TRY IT: Pictures aside, reproduce exactly and only the lines below, starting at the one containing "さけの湯(開放感あふれる大浴場)" and ending at the last line.

*** Opening of DATASET CONTENT ***

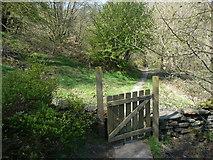 SE0722 : Gate on Elland FP2, Greetland by Humphrey Bolton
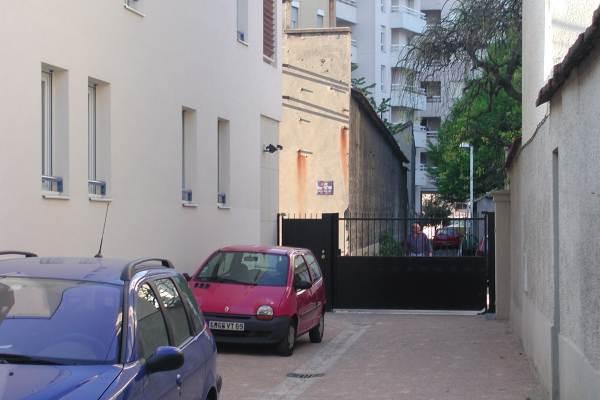 une place de parking et un garage privés;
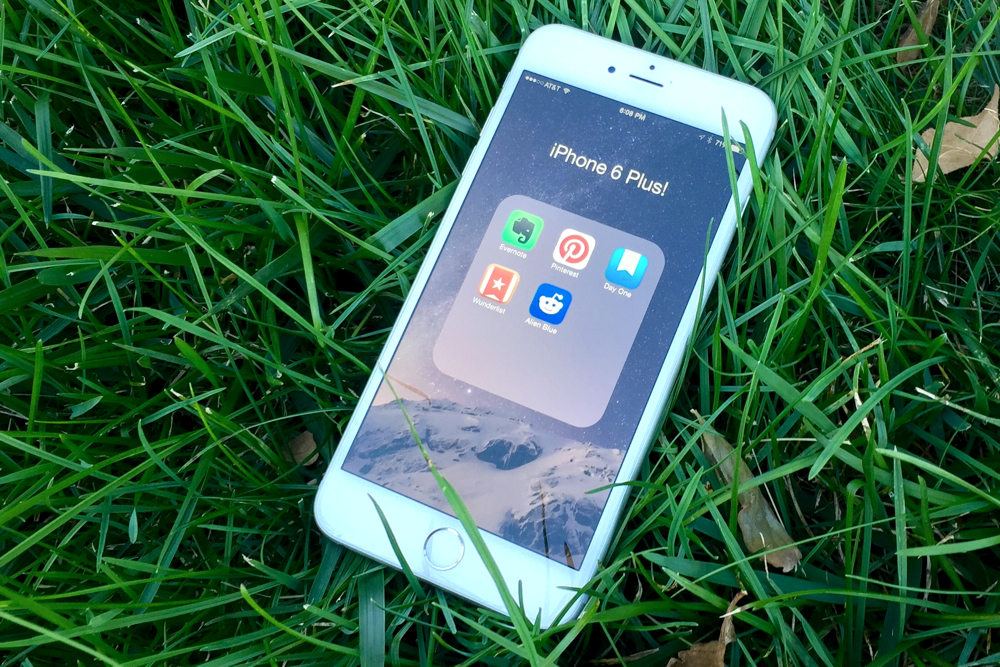 iPhone 6 Plus apps work fine on iOS 8.1.3.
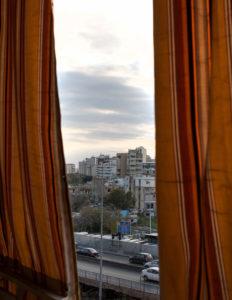 Uitzicht uit het raam van Samira Salah. Beiroet, Libanon. Je ziet de straten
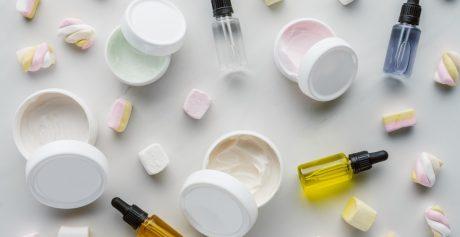 Czy oleje mineralne i parafina w kosmetykach szkodzą?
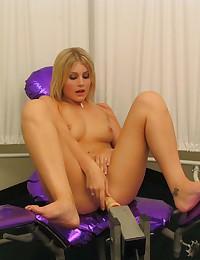 Hot blonde girl porn photos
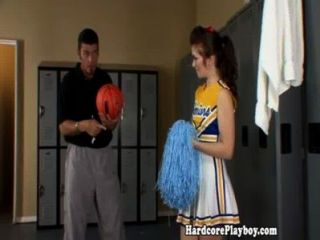 業餘青少年啦啦隊長性交的教練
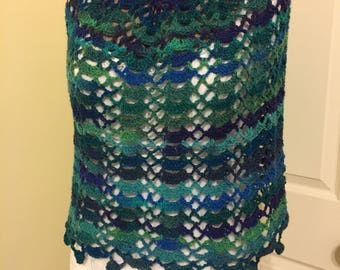 Crochet Poncho Top Blue Green Turquoise Layer Look Lagenlook Lacy Scallop Airy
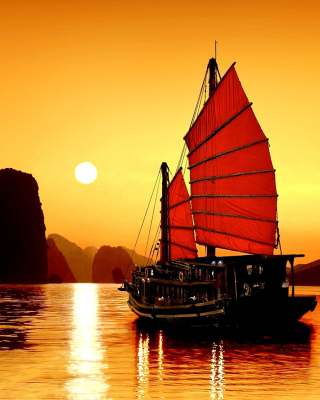 Halong Bay, Vietnama in Sunset - Obrázkek zdarma pro Nokia 300 Asha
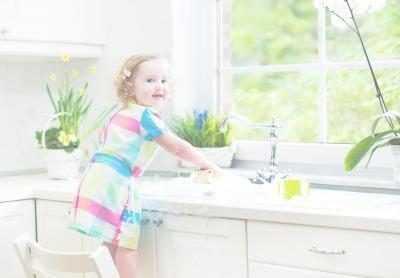 17 Ingenious Ways To Use Baby Oil It S Not Just For Babies Anymore Mustela Usa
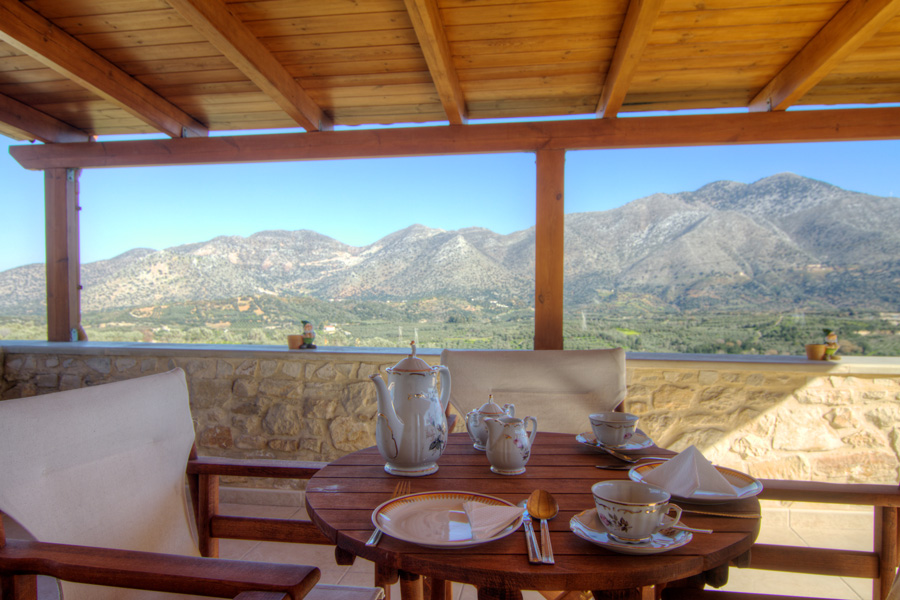 Outdoors - Veranda with amazing mountain views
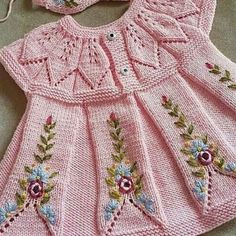 How To Make A Pink Color Knitted Baby Dress Model With Leaf Rob – Babykleidung Baby Knitting Patterns, Baby Dress Patterns, Knitting For Kids, Crochet For Kids, Knitting Designs, Crochet Baby, Knit Crochet, Beginner Knitting, Girls Knitted Dress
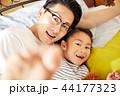 仲のいい父親と娘 44177323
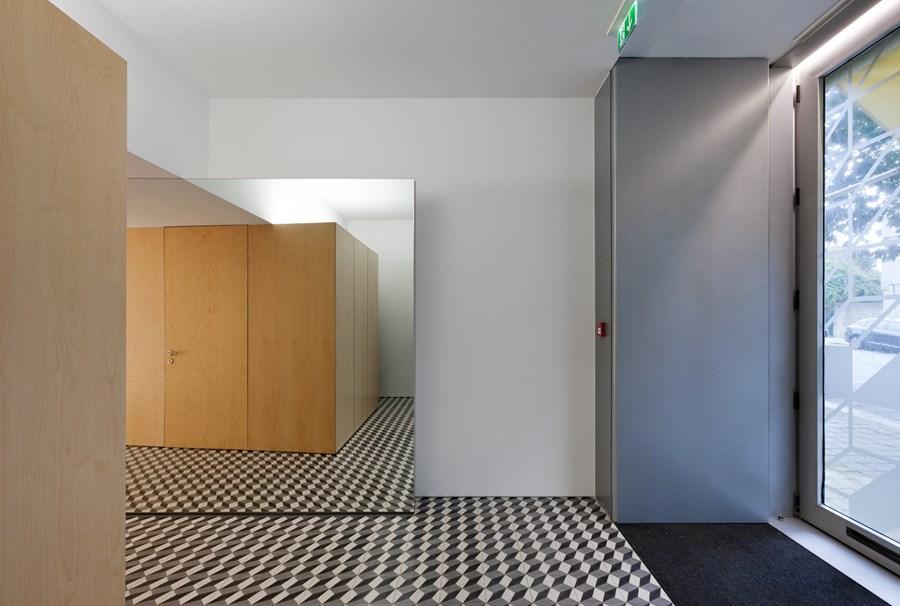 Hair Salon in Porto by Correia Ragazzi Arquitectos 18
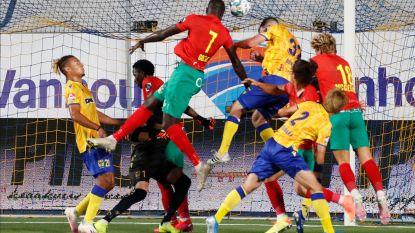 Kaartenfestival zonder goals: schopwedstrijd tussen STVV en KV Oostende eindigt onbeslist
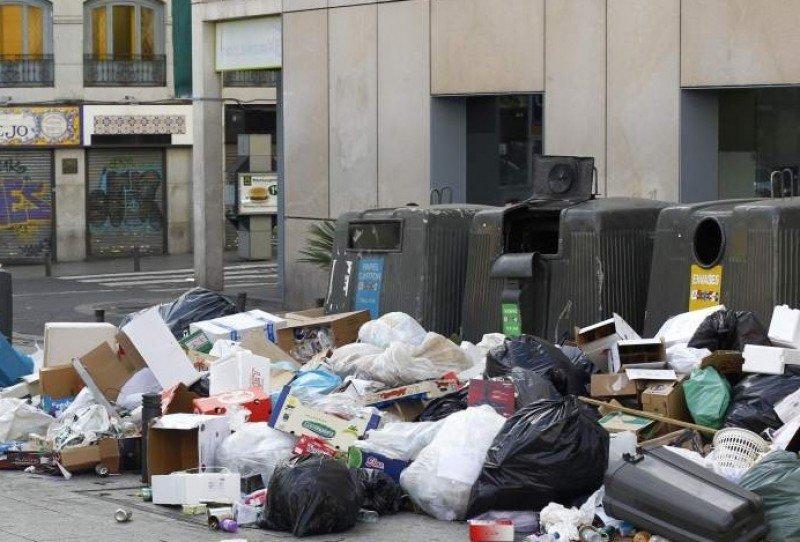 Diez días de huelga han deteriorado las calles de la ciudad.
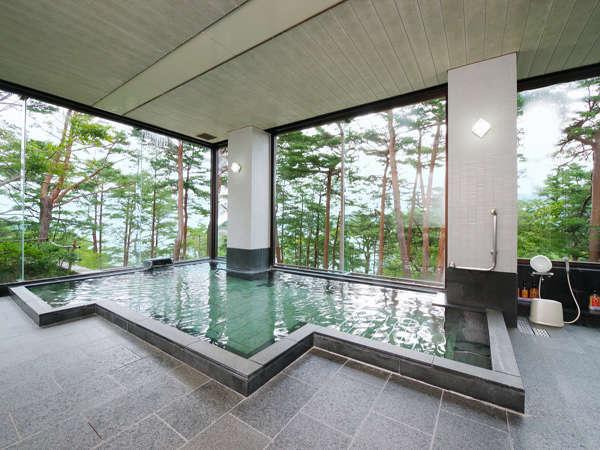 さけの湯(開放感あふれる大浴場)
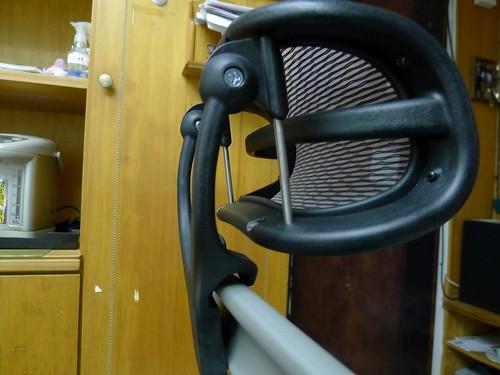 Aeron chair [美灰版] 加裝頭枕側照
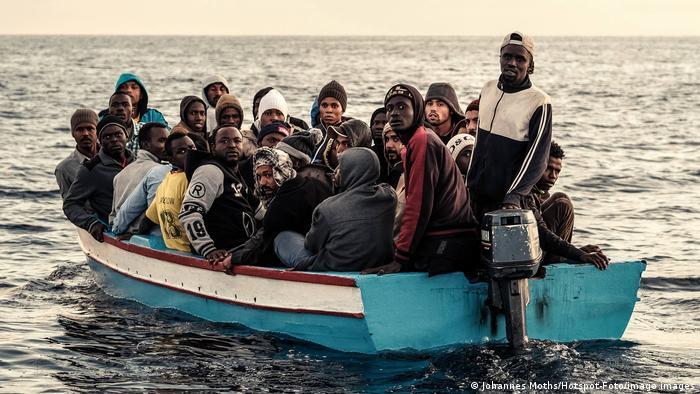 Flüchtlinge und Migranten 2017 auf einem Boot im Mittelmeer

*** Close of DATASET CONTENT ***

RESPONSE BOX:
 さけの湯(開放感あふれる大浴場)
 Aeron chair [美灰版] 加裝頭枕側照
 Flüchtlinge und Migranten 2017 auf einem Boot im Mittelmeer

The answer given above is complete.